WHAT TO DO »
A. In the text on Satan and God's law, swap "personal ambition" for "selfish ambition" and write out again the part that opens with the words containing "Satan hates God’s" and closes with "of God’s laws.".
B. Shorten the paragraph of the text on Satan and God's law that begins "Sincere but misguided religious leaders", keeping its main facts.
C. Write what comes next in the text on Satan and God's law, beginning after its last sentence.

Scripture reveals that those who promoted these lawless principles were influenced by an unseen spiritual power, Satan the devil. Paul said: “For such are false apostles, deceitful workers, transforming themselves into apostles of Christ. And no wonder! For Satan himself transforms himself into an angel of light. Therefore it is no great thing if his ministers also transform themselves into ministers of righteousness, whose end will be according to their works” (2 Corinthians:11:13-15).

Satan hates God’s law. He is a master deceiver. Naturally, he will spare no effort to infiltrate the Church Christ founded.

To accomplish his purpose, Satan uses people to mislead other people. It is easy for him to influence human beings who desire to teach others when they are motivated by personal ambition. This is especially true if they lack a proper understanding of the Scriptures. Satan simply takes advantage of their desire to be spiritual teachers. He seduces susceptible individuals to pay lip service to Christ while creating their own new sets of beliefs and ignoring or disobeying portions of God’s laws.

Paul told Timothy to “charge some that they teach no other doctrine” and have a “pure heart,” “good conscience” and “sincere faith…from which some, having strayed, have turned aside to idle talk, desiring to be teachers of the law, understanding neither what they say nor the things which they affirm” (1 Timothy:1:3, 6-7).

Sincere but misguided religious leaders can and do accept doctrines that in their mind permit them to break some of God’s commandments. Then they persuade others to believe as they do. Sadly, through the devil’s influence, they convince themselves that their misguided concepts are righteous—that God is pleased with them. They believe the false doctrines they teach. Although sincere, they are sincerely mistaken.

Paul says, “The coming of the lawless one [a future teacher who will advocate doctrines contrary to God’s laws] is according to the working of Satan…with all unrighteous deception among those who perish, because they did not receive the love of the truth, that they might be saved. And for this reason God will send them strong delusion, that they should believe the lie” (2 Thessalonians:2:9-11). Probably none of the misguided teachers perceives he is in reality advocating Satan’s point of view.

However, by creating a counterfeit Christian religion—one that is not entirely different from the true Church but rejects some of the essential biblical teachings that lead to eternal life—Satan is attempting to thwart God’s plan for the salvation of mankind. Remember, Jesus says, “If you want to enter into life, keep the commandments” (Matthew:19:17). That is exactly what the devil wants to prevent. He promotes a lawless Christianity that teaches we can selectively obey—or even ignore—God’s commandments.

Lawlessness in varying degrees is the centerpiece of Satan’s counterfeit doctrines. His purpose is to convince people that they are serving Christ while cutting them off from salvation by clouding their understanding of what sin is so they will continue in sin—so they will practice at least some degree of lawlessness.

DATASET EXTRACT »
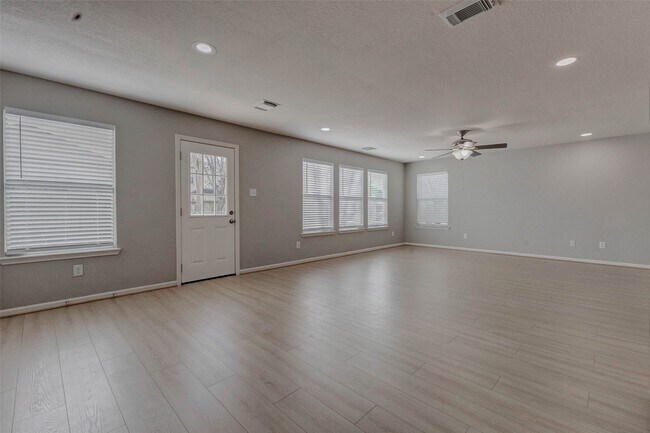 Building Photo - 11251 Wild Goose Dr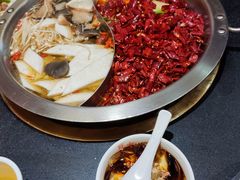 -沸炉重庆老火锅(军事博物馆店)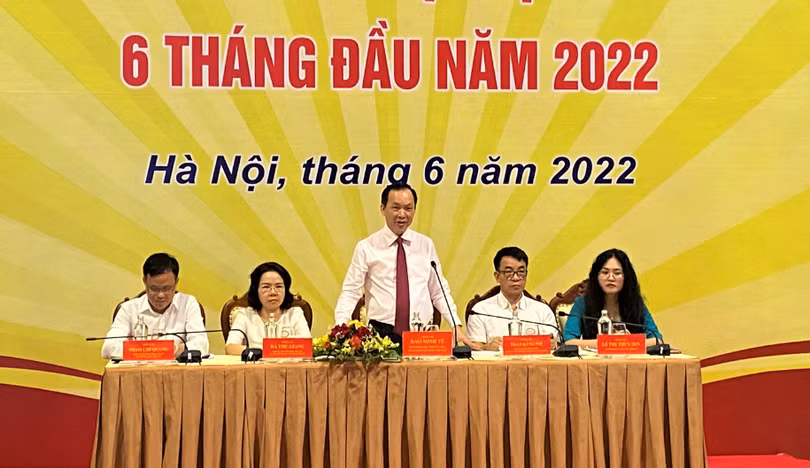 Toàn cảnh buổi họp báo thông tin về kết quả điều hành chính sách tiền tệ và hoạt động ngân hàng những tháng đầu năm 2022 của NHNN (Nguồn: SBV)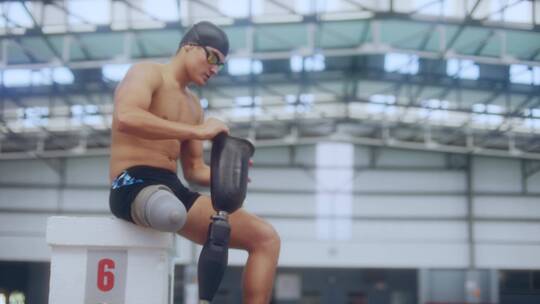 残奥会游泳运动员拿下假肢视频素材模板下载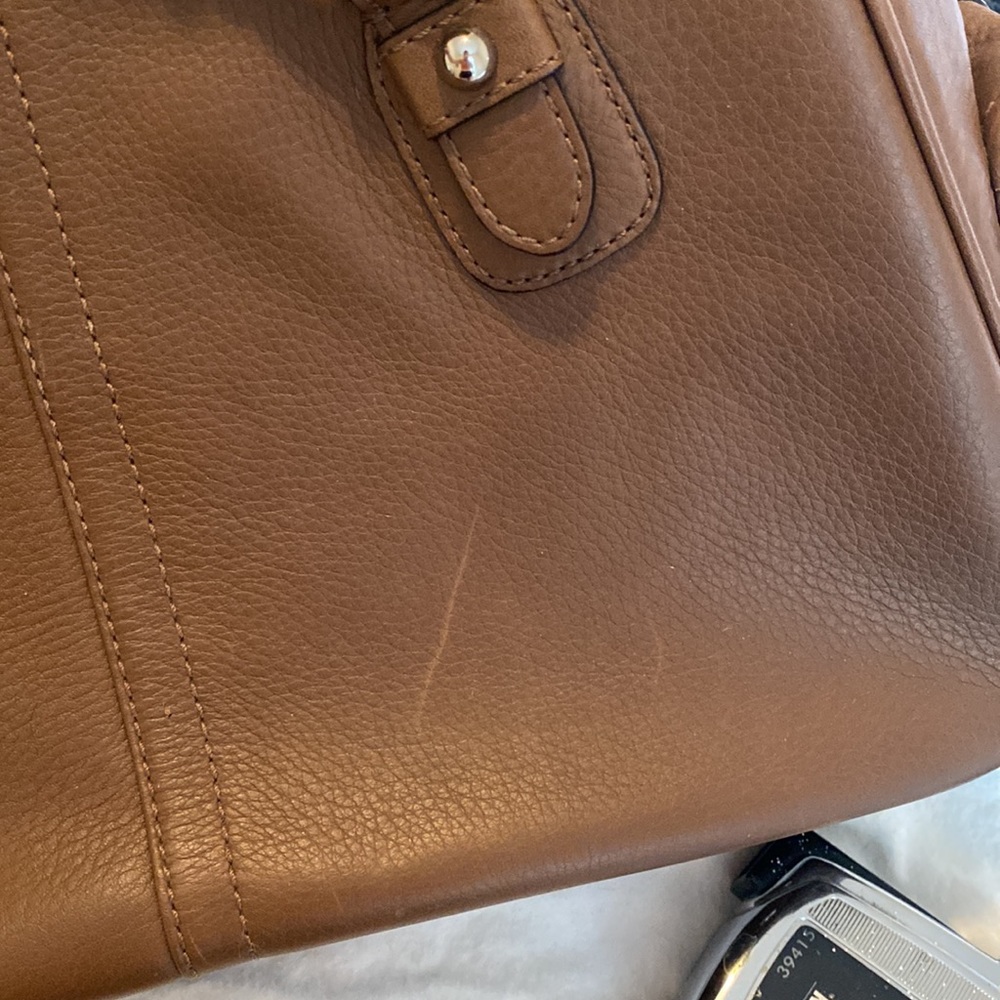 Banana republic women’s leather long shoulder bag. Great for travel! - Picture 7 of 8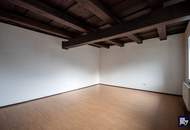 Sanierungsbedürftiges Einfamilienhaus zentral gelegen! (Provisionsfrei)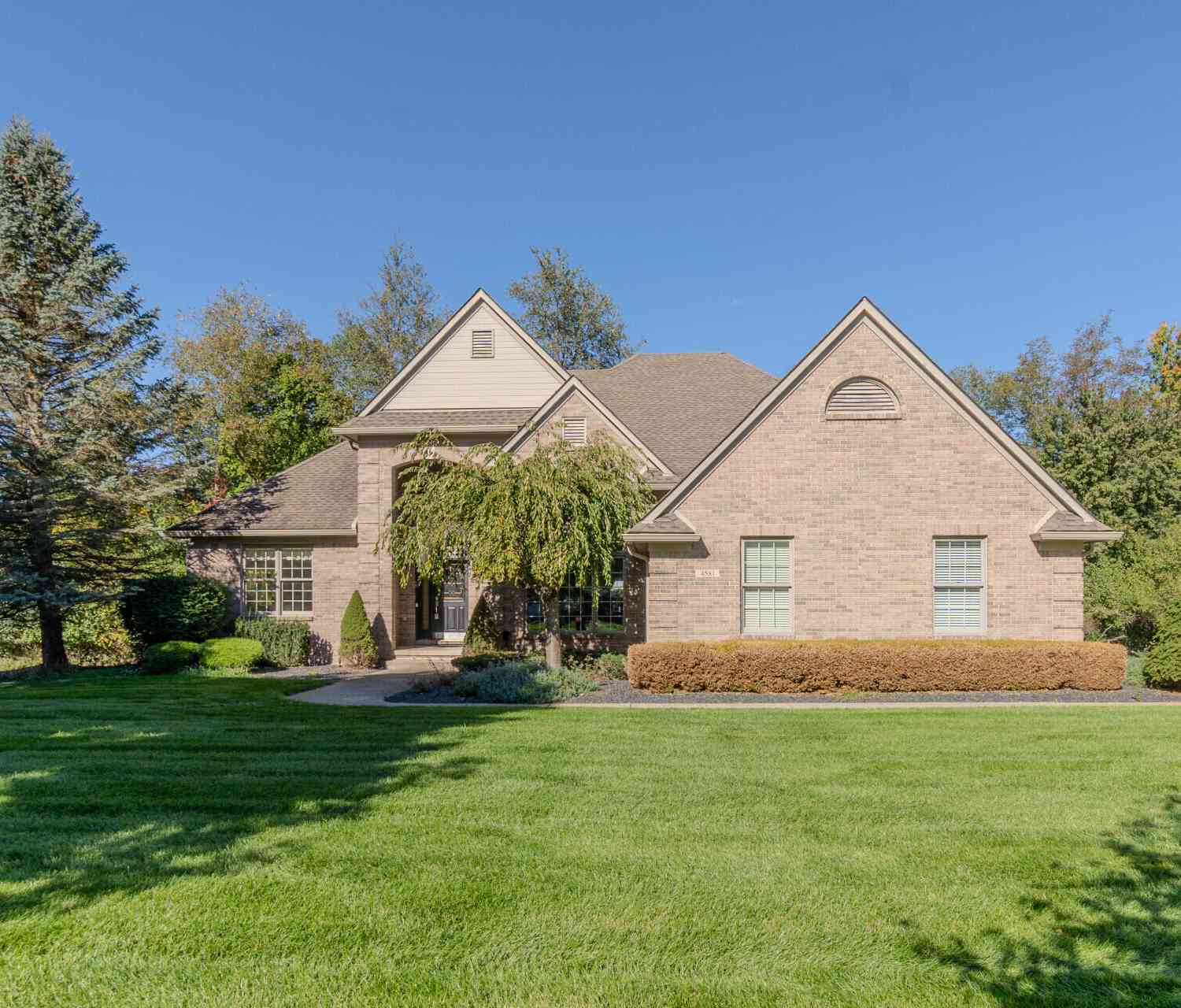 Homes For Sale - 4581 Old Oak Court<br/> Plymouth, MI 48170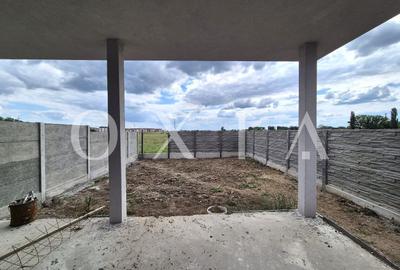 AX1046 Giroc, Zona Esso, 1/2 Duplex Cu 5 Camere - 12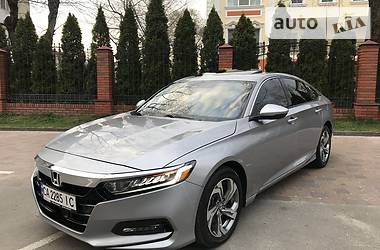 Седан Honda Accord 2019 в Киеве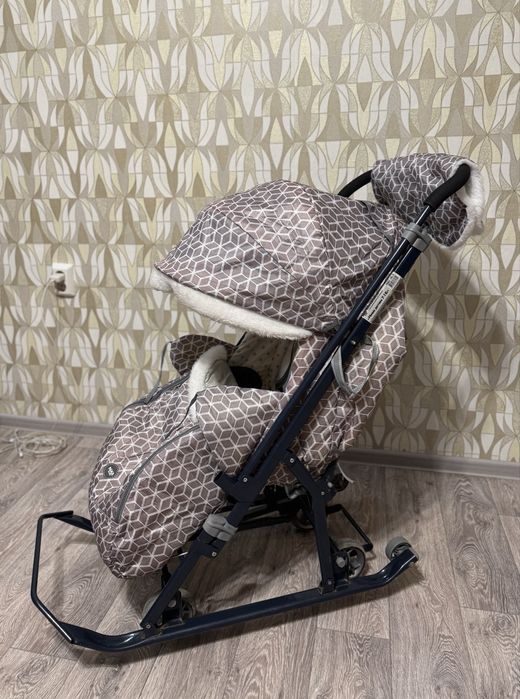 Продам санки Nika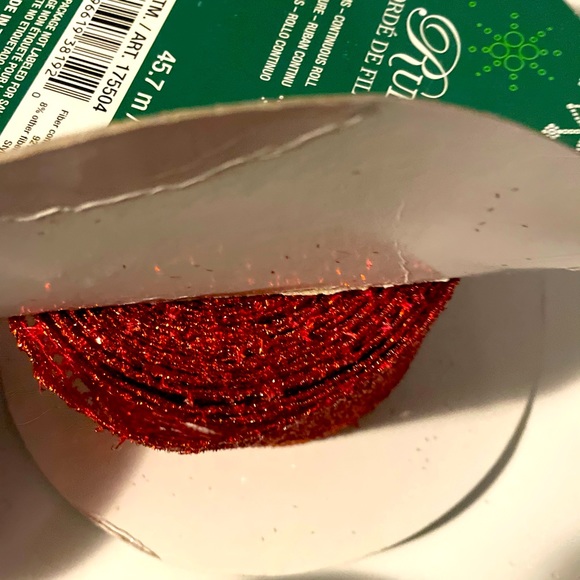 12 spindles of high quality ribbon & pre made bows - Picture 15 of 16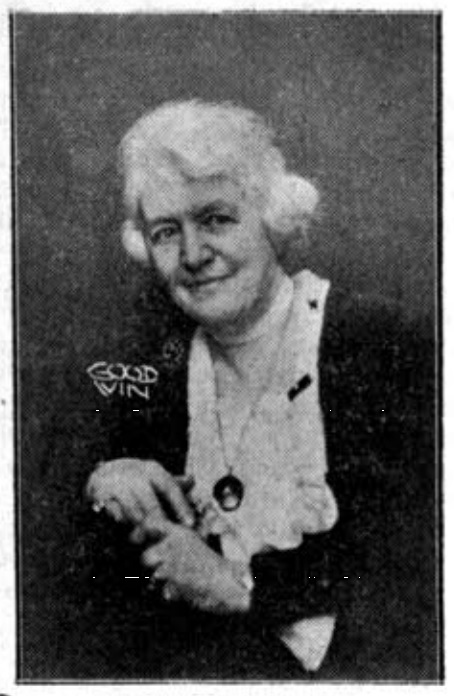 Louise Woods-Beckman i Tidevarvet nr 32, 1932. Fotograf okänd (KvinnSam, Göteborgs universitetsbibliotek)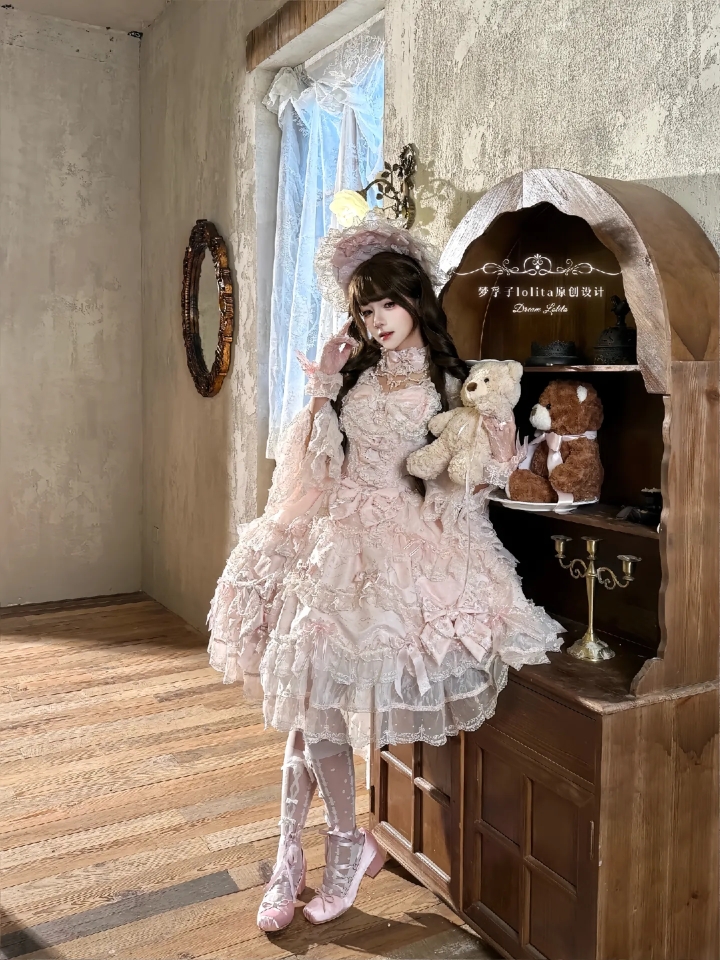 不是梦孚子家也太会出新裙子了吧，被昭和doll新型美到了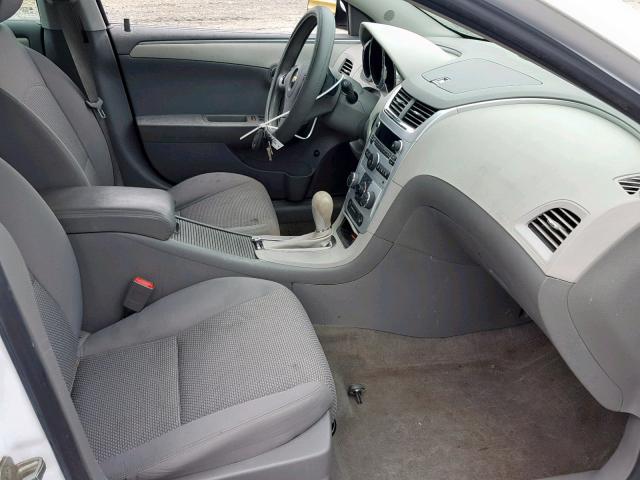 1G1ZC5EBXAF290440 - 2010 CHEVROLET MALIBU 1LT WHITE photo 5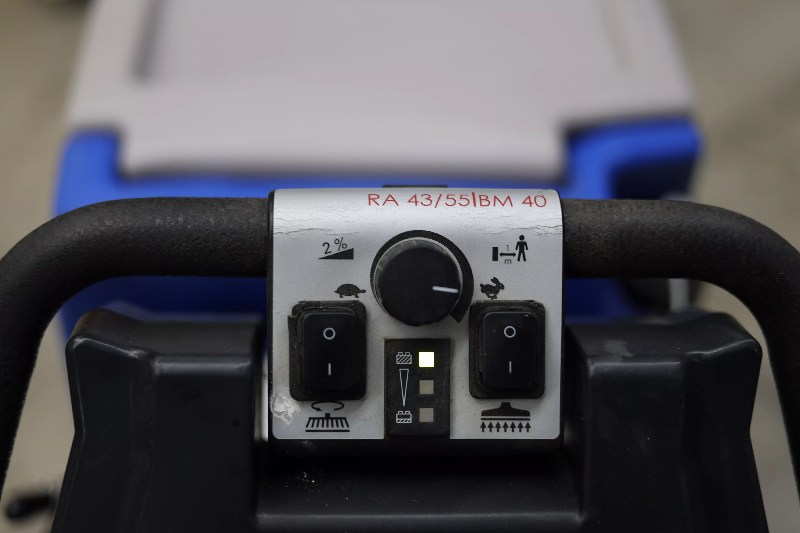 Columbus RA 55 BM 40 autolaveuse reconditionnée_3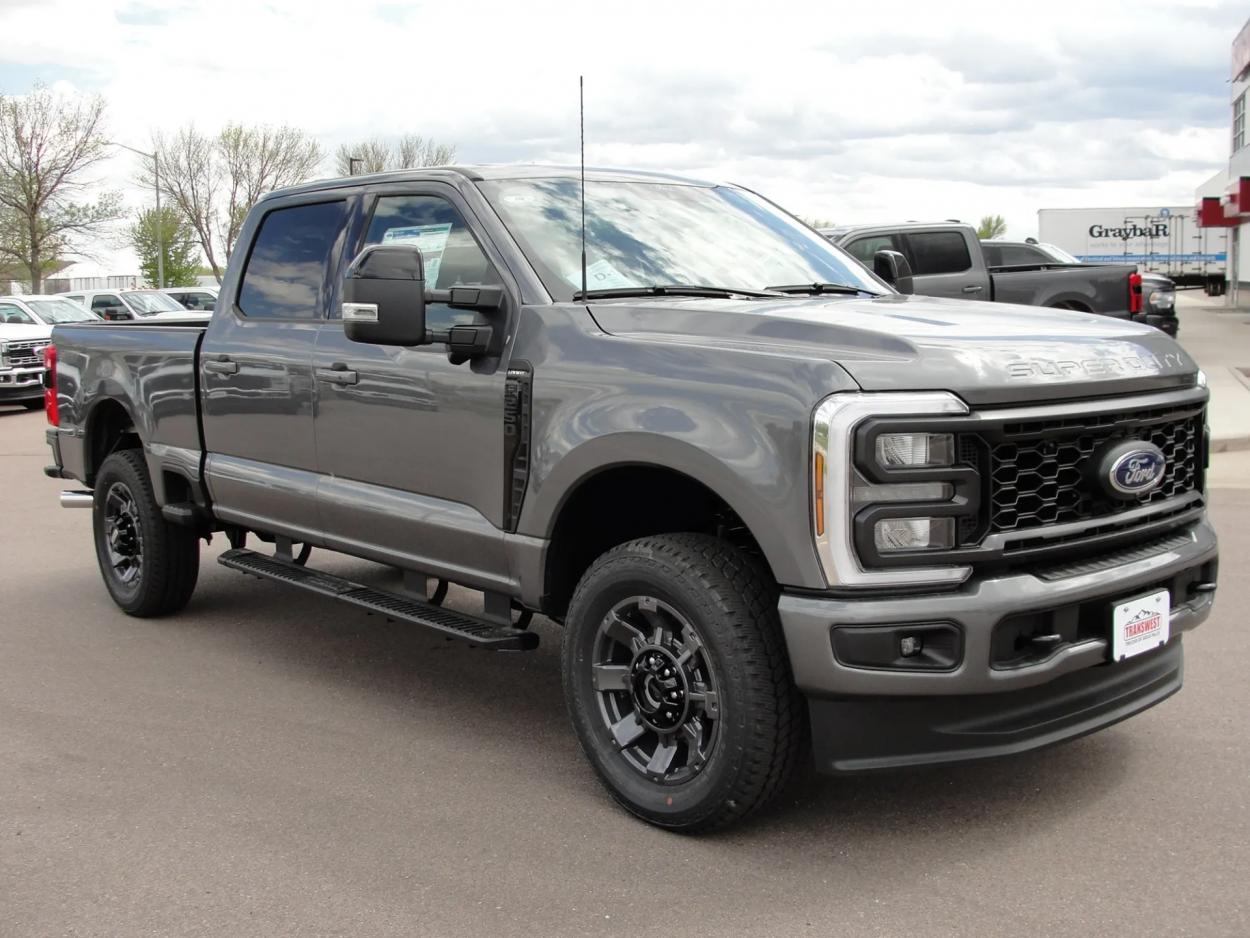 2024 Ford F-250 | Photo 7 of 21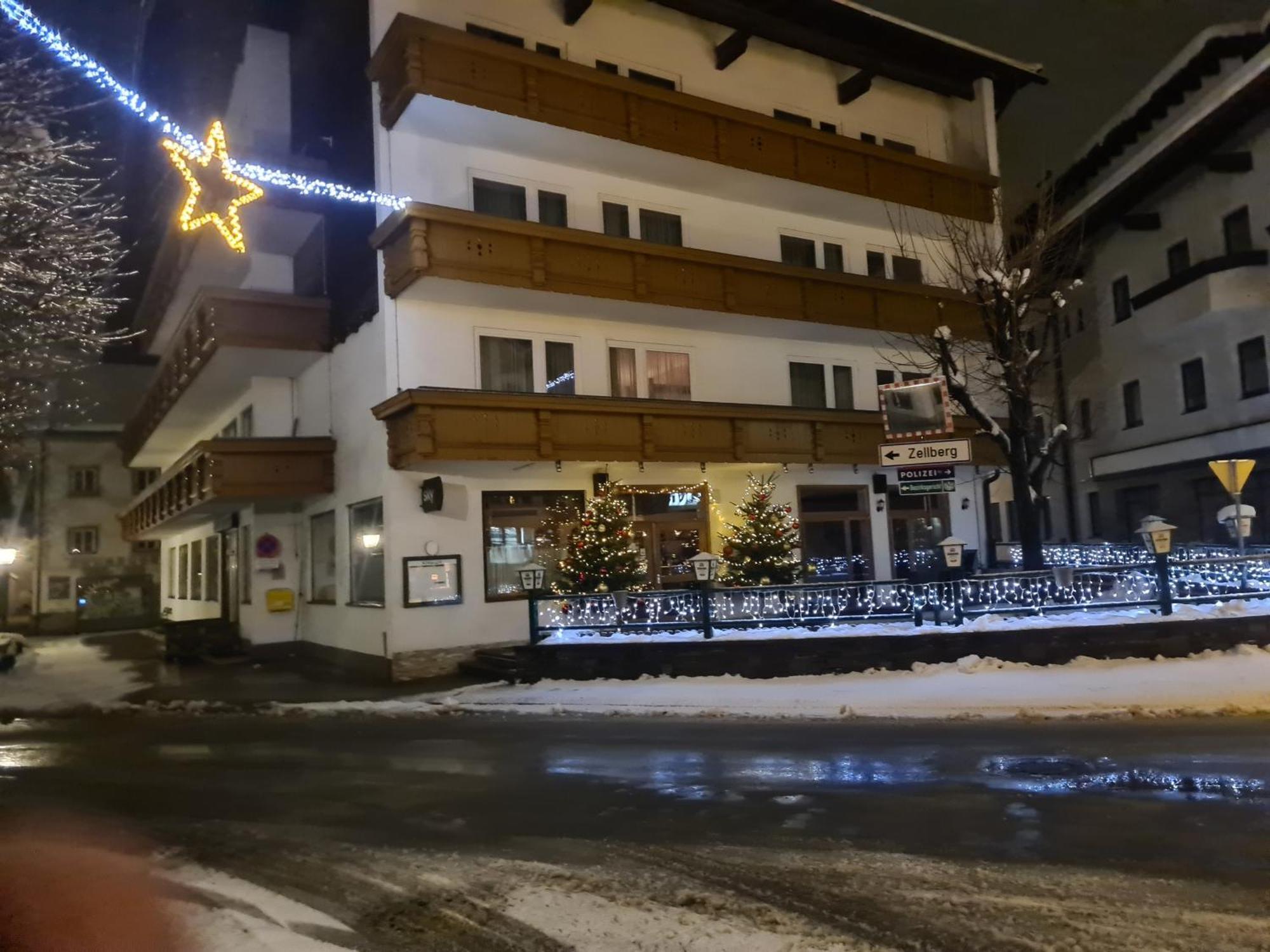 Gasthof Hotel Kirchenwirt ツェル・アム・ツィラー エクステリア 写真
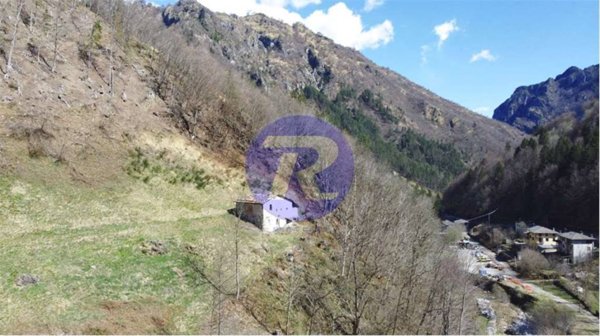 casa indipendente in vendita a Valtorta in zona Rava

TASK-BY-TASK OUTPUTS »
A.
Satan hates God’s law. He is a master deceiver. Naturally, he will spare no effort to infiltrate the Church Christ founded.

To accomplish his purpose, Satan uses people to mislead other people. It is easy for him to influence human beings who desire to teach others when they are motivated by selfish ambition. This is especially true if they lack a proper understanding of the Scriptures. Satan simply takes advantage of their desire to be spiritual teachers. He seduces susceptible individuals to pay lip service to Christ while creating their own new sets of beliefs and ignoring or disobeying portions of God’s laws.

B. Sincere but misguided religious leaders accept doctrines that let them break some of God's commandments, then persuade others to believe the same. Through the devil's influence, they convince themselves these ideas are righteous and pleasing to God. They believe what they teach, but although sincere, they are sincerely mistaken.

C.
To accomplish his purpose, Satan exploits human nature. He sways people to believe his deceptions (1 John:5:19; Revelation:12:9). Satan retains just enough truth in his doctrines to persuade people they are following Christ. But he introduces sufficient error to prevent them from living the way that God requires as a condition for inheriting eternal life.

Why disobedience appeals to human nature

Satan is successful in deceiving humanity for good reason. The apostle Paul explains that the natural mind of man—the mind that is not guided by God’s Spirit—cannot always see the purpose behind God’s laws. “But the natural man does not receive the things of the Spirit of God, for they are foolishness to him; nor can he know them, because they are spiritually discerned” (1 Corinthians:2:14).

Most people are not overtly hostile toward many of God’s laws. They usually recognize that deeds such as murder and theft are wrong. However, they are hostile—perhaps without recognizing their ingrained hostility—toward laws that challenge their own personal, natural way of thinking. In that sense lawlessness appeals to people.

Paul explains why disobedience can appeal to our baser instincts: “The carnal mind is enmity against God; for it is not subject to the law of God, nor indeed can be” (Romans:8:7). The carnal, or fleshly, mind not only lacks spiritual discernment, it resents God’s authority as expressed in His laws. The Holman Christian Standard Bible translates this verse: “The mind-set of the flesh is hostile to God because it does not submit itself to God’s law, for it is unable to do so.”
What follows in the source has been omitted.